Another very interesting aspect to the body image is it is a result of discoloration on the topmost fibers. The image does not go all the way through the cloth as one would expect if it was painted on. There is also no cement material found to indicate it was a painting.
During the 1978 observations in Turin, I used a dissecting needle to push some of the individual,superficial, yellow, 10-15-µm-diameter image fibers aside and look under them with a microscope. I could not see colored fibers more than a relatively short distance from the top surface of a thread.Published photo micrographs of the surface show the discontinuous distribution of the color on the top most parts of the weave. The color density seen in any area of the image appears primarily to be a function of the number of colored fibers per unit area rather than a significant difference in the density of the color of the fibers. This observation was puzzling, and we called it the “half-tone” effect. No fibers in a pure image area were cemented together by any foreign material, and there were no liquid meniscus marks. These facts seemed to eliminate any image-formation hypothesis that was based solely on the flow of a liquid into the cloth. This also suggests that, if a body was involved in image formation, it was dry at the time the color formed
At high optical magnifications,up to 1000X, no coatings could be resolved on the surfaces of image fibers; however, the surfaces appeared to be “corroded.” Heller and Adler also reported that “ghosts” of color were stripped off of fibers by the adhesive of sampling tapes when they were pulled out of the adhesive and that the insides of the fibers were colorless. I have confirmed this observation (figure 5).

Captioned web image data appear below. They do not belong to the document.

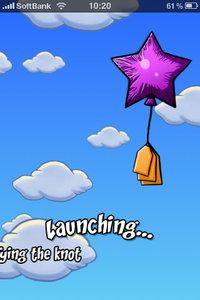 app_ent_baloonslite_9.jpg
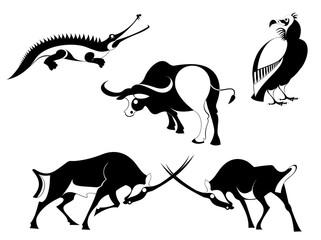 Vector original art animal silhouettes collection for design 7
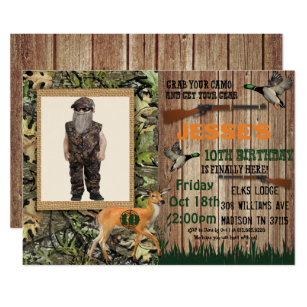 Hunting birthday invitations announcements zazzle boys deer hunting birthday invitation filmwisefo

The STURP observation that the surfaces of image fibers appeared to be “corroded” suggests that a very thin coating of carbohydrate had been significantly dehydrated on the outer surfaces of the fibers.Dehydration causes shrinkage; therefore, any coating of carbohydrate impurities would “craze” during dehydration. Such a crazed coating would be easy to pull off with adhesive, explaining the easy removal of tapes from image areas. In the context of a discussion on radiation, these observations prove that only radiation-induced reactions that color the surfaces of fibers without coloring the cellulose can be considered.
The image discoloration does not even affect a thread, but only the superficial fibers in a thread.
The cloth is about 0.34 mm thick, with each thread containing 70–120 linen fibers. Microscopic examination reveals the man’s image is the result of yellow color found on the top two or three superficial fibers, each fiber ranging 10–15 micrometers in diameter, within the yarns of surface threads.
Here is a closeup shot:
These also show the “pixelation” affect that I mentioned above. Also, obviously the image was not painted on, unless the forger somehow was able to “paint” at the fiber level.
To this day, we don’t really know how the image got on the cloth. But, the only viable explanation so far is some sort of radiation.